Wolfgang Leonhard grew up in the Stalinist Soviet Union. His mother fled Berlin for Moscow in 1935, but she was arrested just one year later. Leonhard was therefore raised in an orphanage, and eventually studied at the Comintern University. He was the youngest member of the "Gruppe Ulbricht," a small group of German Stalinists who returned to Berlin in 1945 to set up a new state. Leonhard played a number of leading roles in the creation of the Socialist Unity Party and the German Democratic Republic. But when during the Tito-Stalin split, he became very sympathetic to the Yugoslavian side. He defected to Belgrade in 1949, and soon resettled in West Germany.

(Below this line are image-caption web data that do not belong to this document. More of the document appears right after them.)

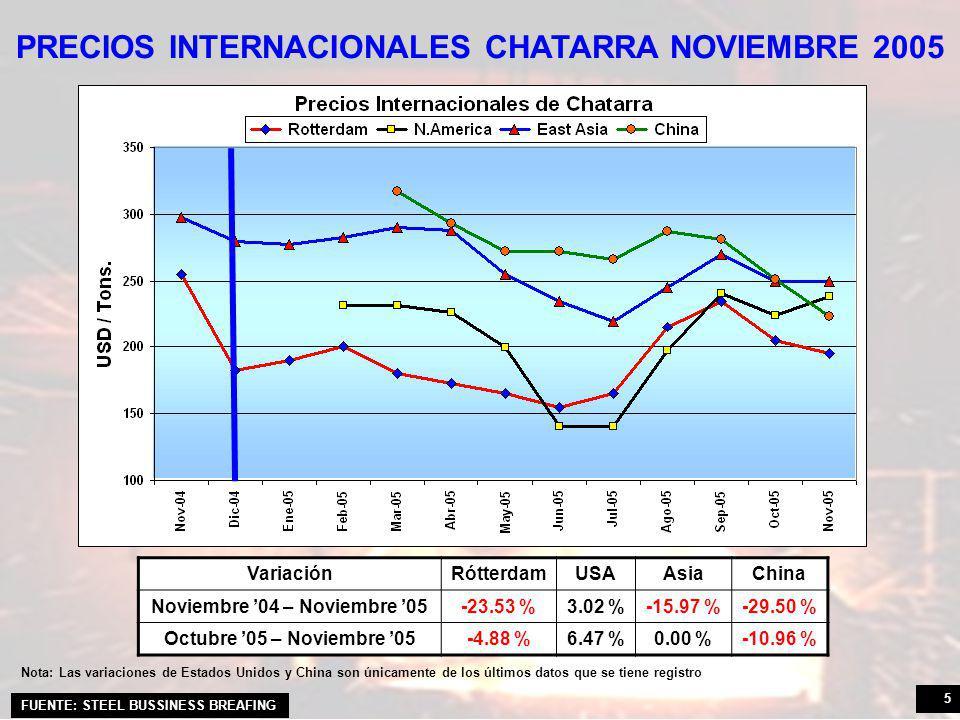 5 PRECIOS INTERNACIONALES CHATARRA NOVIEMBRE 2005 FUENTE: STEEL BUSSINESS BREAFING VariaciónRótterdamUSAAsiaChina Noviembre 04 – Noviembre 05-23.53 %3.02 %-15.97 %-29.50 % Octubre 05 – Noviembre 05-4.88 %6.47 %0.00 %-10.96 % Nota: Las variaciones de Estados Unidos y China son únicamente de los últimos datos que se tiene registro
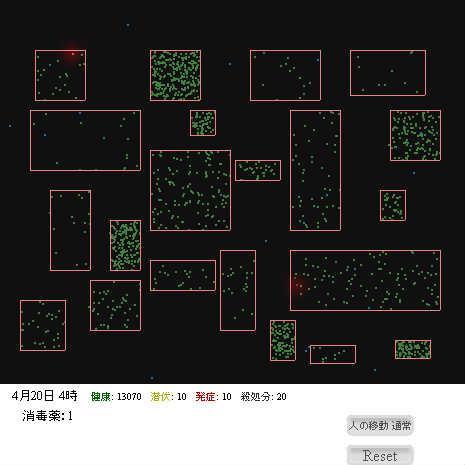 家畜伝染病のシミュレーション by Nao_u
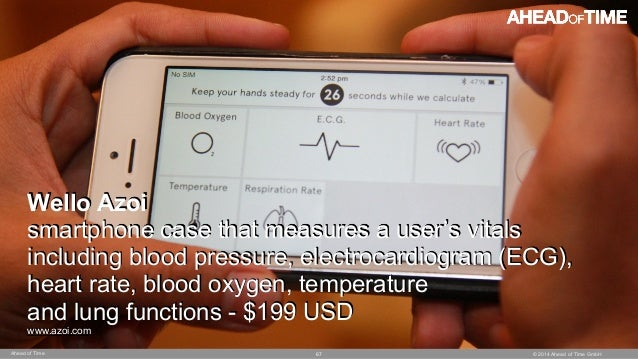 © 2014 Ahead of Time GmbHAhead of Time 67 Wello Azoi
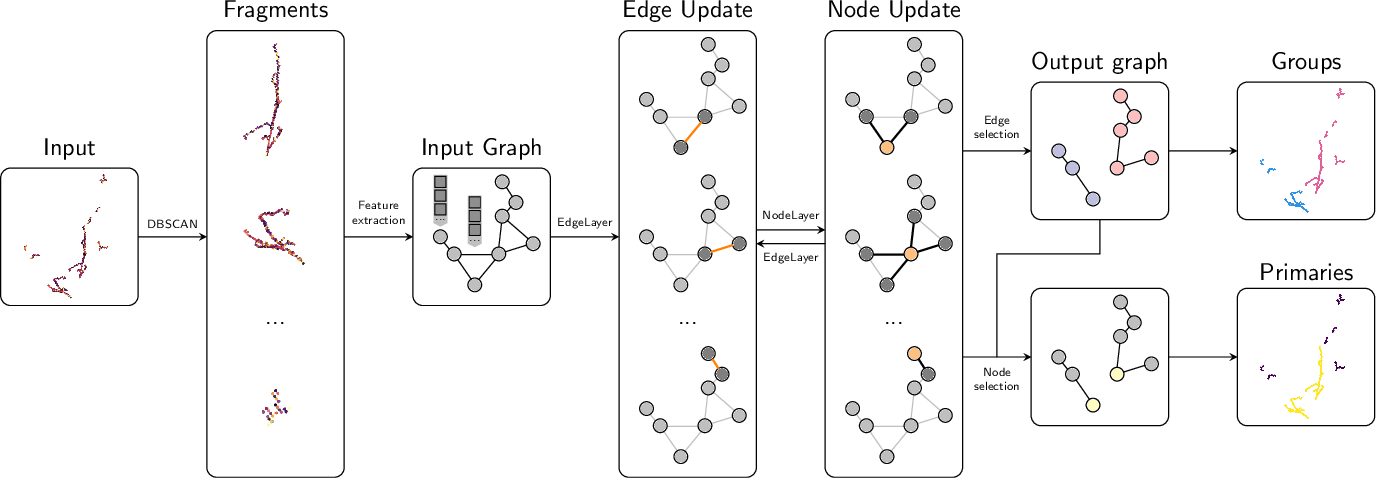 Figure 1 for Clustering of Electromagnetic Showers and Particle Interactions with Graph Neural Networks in Liquid Argon Time Projection Chambers Data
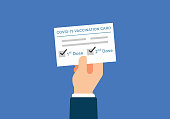 istock Vaccination Certificate 1315989741
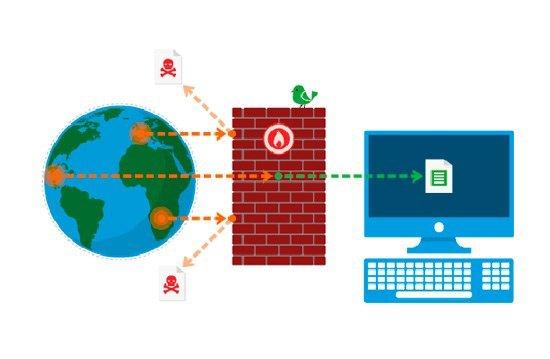 Resultado de imagen de el cortafuegos controla las conexiones de la red local con internet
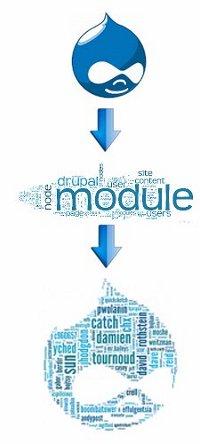 drupal framework modulaire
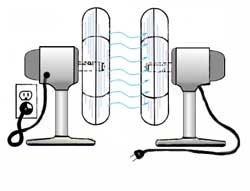 Гидромуфта и гидротрансформатор. Небольшой пост дополнение к теме о блокировке гидротрансформатора АКПП, Гидротрансформатор, Пояснение, Гидромуфта, Длиннопост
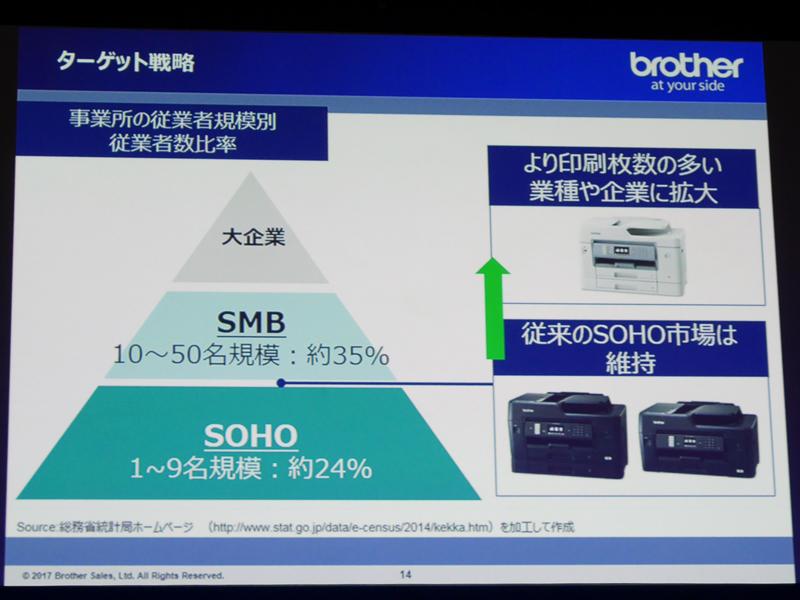 新たにSMB市場を取り入れる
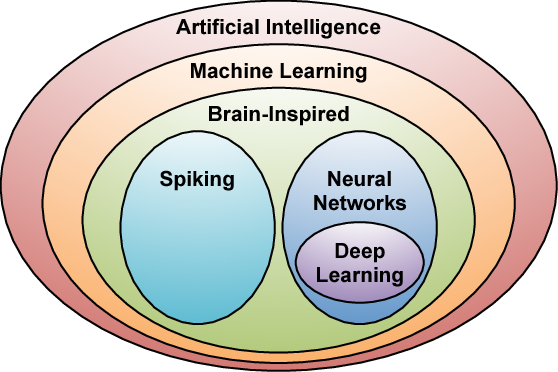Figure 1 for Efficient Processing of Deep Neural Networks: A Tutorial and Survey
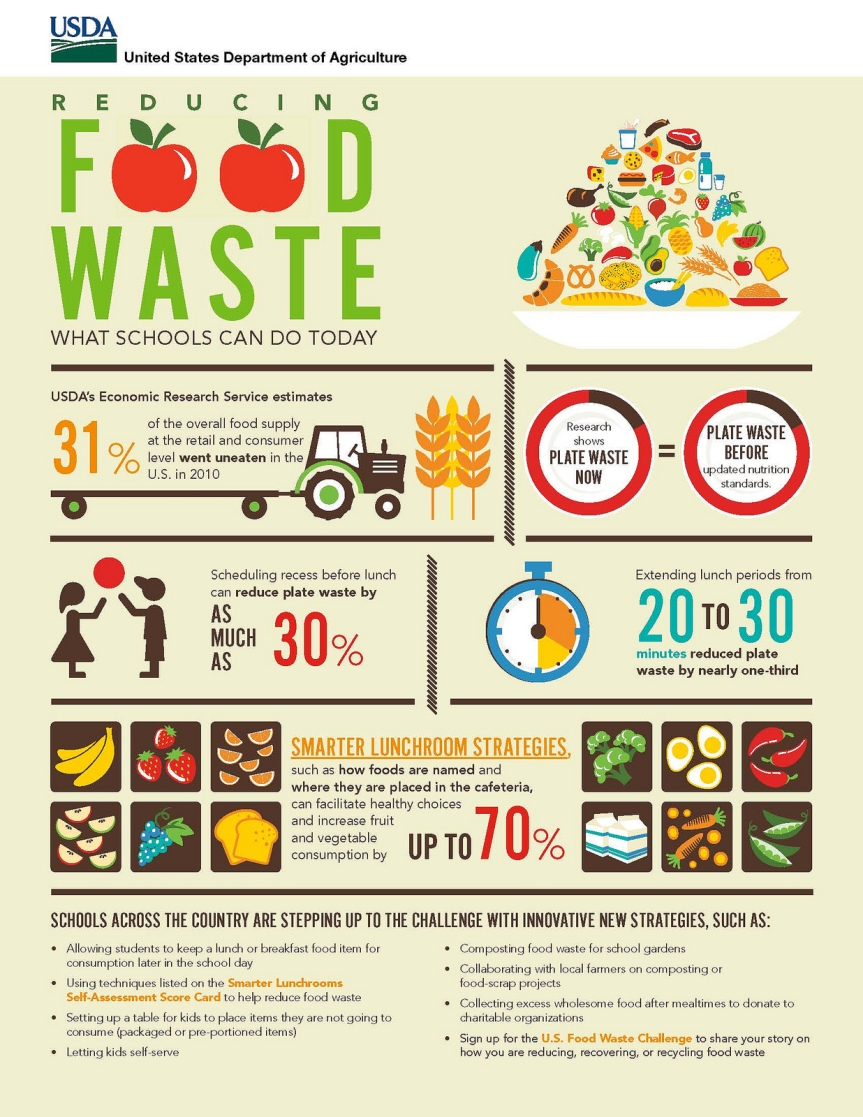 USDA Steps Up to Tackle Food Waste
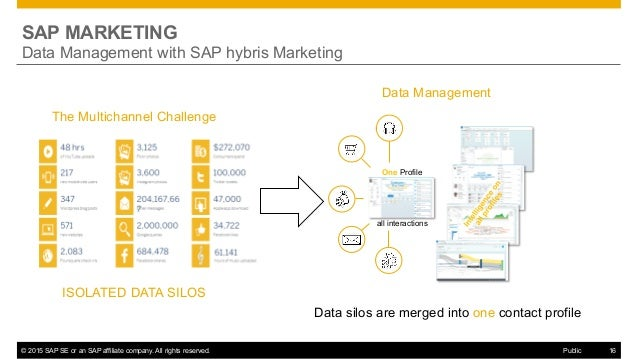 SAP Marketing Runs Hybris Marketing By Andreas Starke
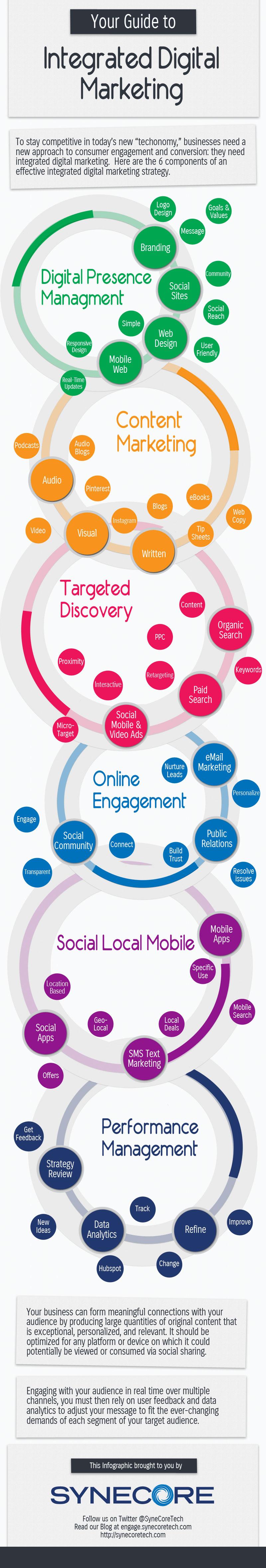 Digital Marketing Overview INFOGRAPHiCs MANiA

This book, originally titled "The Revolution Fires Its Children," was a huge bestseller around the world – something like 600,000 copies were sold in West Germany alone. It gives a firsthand account of the zigs and zags of Soviet politics from the perspective of a young, committed Stalinist. What was it like to hear that 70% of the German antifascist exiles in the Soviet Union, including one's own mother, were in fact Gestapo spies? And then to learn, not much later, that Hitler was actually an ally? What was it like to be deported to central Asia along with everyone whose passport said "German"? And what was it like, while studying at the Comintern school, to learn that the Communist International founded by Lenin had been dissolved with no advanced warning?
Leonhard's critique of Stalinism is totally contradictory. He sees many of the problems with bureaucratic rule: the cult-like techniques to suppress free discussion and workers' democracy. But his only recipe is that each Stalinist state should have national autonomy — as a Titoist, that's basically his entire program. It's a shame Leonhard never had a chance to study the original Communist opposition to Stalinism. At the Comintern school, they were given original texts by Nazis in order to study them. But they never got to see a single line by Trotsky, Bukharin, or any other oppositionist, even though they were constantly being denounced. Leonhard managed to surreptiously skim a few articles by Trotsky while hastily sorting the Comintern archives in 1945 so they could be returned to Moscow — apparently the CPUSA files had a few copies of the Militant.
With such a weak theoretical framework, Leonhard soon broke with any kind of socialism became a professional anticommunist. But I still really enjoyed this book and would recommend it as an eyewitness account to Stalinism.